Когда я спросил Альчиде, могу ли попробовать поступить в консерваторию, он дал мне денег на билет и купил новый пиджак – право стать студентом я должен был заслужить сам. Осенним утром мы с маэстро Серафини сели в поезд до Пезаро. Равнина за окном тонула в густом тумане, а я думал, что этот равномерный перестук снова означает моё расставание с домом.

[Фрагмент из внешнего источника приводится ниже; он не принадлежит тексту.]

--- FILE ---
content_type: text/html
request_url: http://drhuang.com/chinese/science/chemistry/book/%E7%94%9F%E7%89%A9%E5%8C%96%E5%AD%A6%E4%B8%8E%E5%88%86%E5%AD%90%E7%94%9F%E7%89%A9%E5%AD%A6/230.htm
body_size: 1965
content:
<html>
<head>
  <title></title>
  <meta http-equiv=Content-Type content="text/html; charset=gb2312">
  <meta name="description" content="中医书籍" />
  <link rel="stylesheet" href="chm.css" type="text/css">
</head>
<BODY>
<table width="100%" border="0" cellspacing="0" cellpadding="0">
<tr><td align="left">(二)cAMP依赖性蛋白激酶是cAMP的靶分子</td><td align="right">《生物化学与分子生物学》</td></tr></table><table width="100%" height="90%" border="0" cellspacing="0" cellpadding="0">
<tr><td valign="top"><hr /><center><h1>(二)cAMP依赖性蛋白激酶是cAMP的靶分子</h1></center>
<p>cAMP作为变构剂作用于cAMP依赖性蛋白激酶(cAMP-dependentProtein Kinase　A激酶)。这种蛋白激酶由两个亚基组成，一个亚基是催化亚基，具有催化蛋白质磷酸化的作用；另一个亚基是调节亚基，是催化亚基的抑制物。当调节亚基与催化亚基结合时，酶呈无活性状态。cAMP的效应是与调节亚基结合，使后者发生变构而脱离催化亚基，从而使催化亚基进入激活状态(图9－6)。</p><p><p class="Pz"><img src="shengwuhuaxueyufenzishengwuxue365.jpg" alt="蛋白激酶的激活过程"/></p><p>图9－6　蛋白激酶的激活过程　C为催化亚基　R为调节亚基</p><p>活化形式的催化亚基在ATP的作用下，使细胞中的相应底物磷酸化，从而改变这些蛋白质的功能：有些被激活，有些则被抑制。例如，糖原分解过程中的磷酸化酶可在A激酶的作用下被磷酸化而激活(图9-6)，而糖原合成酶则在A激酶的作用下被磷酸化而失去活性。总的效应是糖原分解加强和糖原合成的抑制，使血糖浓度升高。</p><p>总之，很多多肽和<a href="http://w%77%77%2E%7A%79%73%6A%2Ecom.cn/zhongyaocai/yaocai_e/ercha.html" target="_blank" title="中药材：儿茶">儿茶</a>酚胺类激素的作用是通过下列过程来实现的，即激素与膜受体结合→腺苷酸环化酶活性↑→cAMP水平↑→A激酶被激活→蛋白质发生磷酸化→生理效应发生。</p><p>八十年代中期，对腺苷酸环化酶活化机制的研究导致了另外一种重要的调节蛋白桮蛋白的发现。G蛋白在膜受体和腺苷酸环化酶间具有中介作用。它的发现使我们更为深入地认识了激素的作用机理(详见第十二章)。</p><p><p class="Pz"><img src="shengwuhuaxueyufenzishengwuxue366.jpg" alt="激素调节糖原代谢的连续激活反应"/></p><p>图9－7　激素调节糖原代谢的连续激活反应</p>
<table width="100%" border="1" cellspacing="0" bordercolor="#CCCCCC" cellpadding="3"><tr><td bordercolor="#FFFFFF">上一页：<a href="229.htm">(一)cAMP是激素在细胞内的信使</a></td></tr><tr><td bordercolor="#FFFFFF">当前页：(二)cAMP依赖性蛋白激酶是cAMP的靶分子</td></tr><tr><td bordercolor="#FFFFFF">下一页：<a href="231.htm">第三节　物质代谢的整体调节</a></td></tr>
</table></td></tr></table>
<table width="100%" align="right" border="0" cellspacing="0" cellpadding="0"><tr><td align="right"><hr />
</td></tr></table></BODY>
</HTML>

Маэстро Серафини оставил меня в большом зале с дубовыми полами и креслами, обитыми красным бархатом, где уже сидели другие мальчишки моего возраста. Когда подошла моя очередь, я вынул из футляра скрипку и заиграл: смычок, струны, правая рука, левая… Мы выбрали арию из «Stabat Mater». Я прошёл прослушивание, был принят и остался в интернате.

44

Маддалена шепчет мне на ухо, что у родителей мальчика проблемы с законом.

– В каком смысле?

– Они в тюрьме, – так же тихо, чтобы не услышал ребёнок, отвечает она. Я оторопело замираю посреди дороги, и белый скутер, который оседлали сразу трое парней, едва не задевает мой локоть. Маддалена с мальчиком скрываются в толпе. Я запоздало перехожу на бег, но нагоняю их только у самого дома.

– Пришли, – объявляет она.

Четырьмя пролётами выше на двери обнаруживается табличка «Крискуоло». Квартирка крошечная, но опрятная – правда, немного похожа на походный бивак, хоть Маддалена и говорит, что прожила здесь уже тридцать лет. Просто ей не нравится обрастать вещами, вот она и покупает только самое необходимое. То есть, думаю я про себя, почти ничего.

Хозяйка усаживает нас на кухне, наливает по стакану холодной воды.

– Хотите с «Гидролитином»? Сейчас сделаю.

Из бесконечного хранилища давно забытых вещей у меня в голове вдруг всплывает образ моей собственной крохотной ручонки, которая, засыпав в горлышко таинственный порошок, изо всех сил трясёт наполненную водой бутылку. И теперь, почти пятьдесят лет спустя, я повторяю те же действия, после чего, откупорив бутылку, наполняю стаканы.

– Кармине, – спрашивает Маддалена, – ты рисовать любишь?

Тот не отвечает. Тогда Маддалена даёт ему лист бумаги и горсть разноцветных фломастеров:

– Вот, нарисуй мой портрет. Только сделай меня красивой, ладно? Как в молодости, когда я познакомилась с твоим дядей Америго, – и протягивает чёрно-белую фотографию, на которой она снова такая, какой была.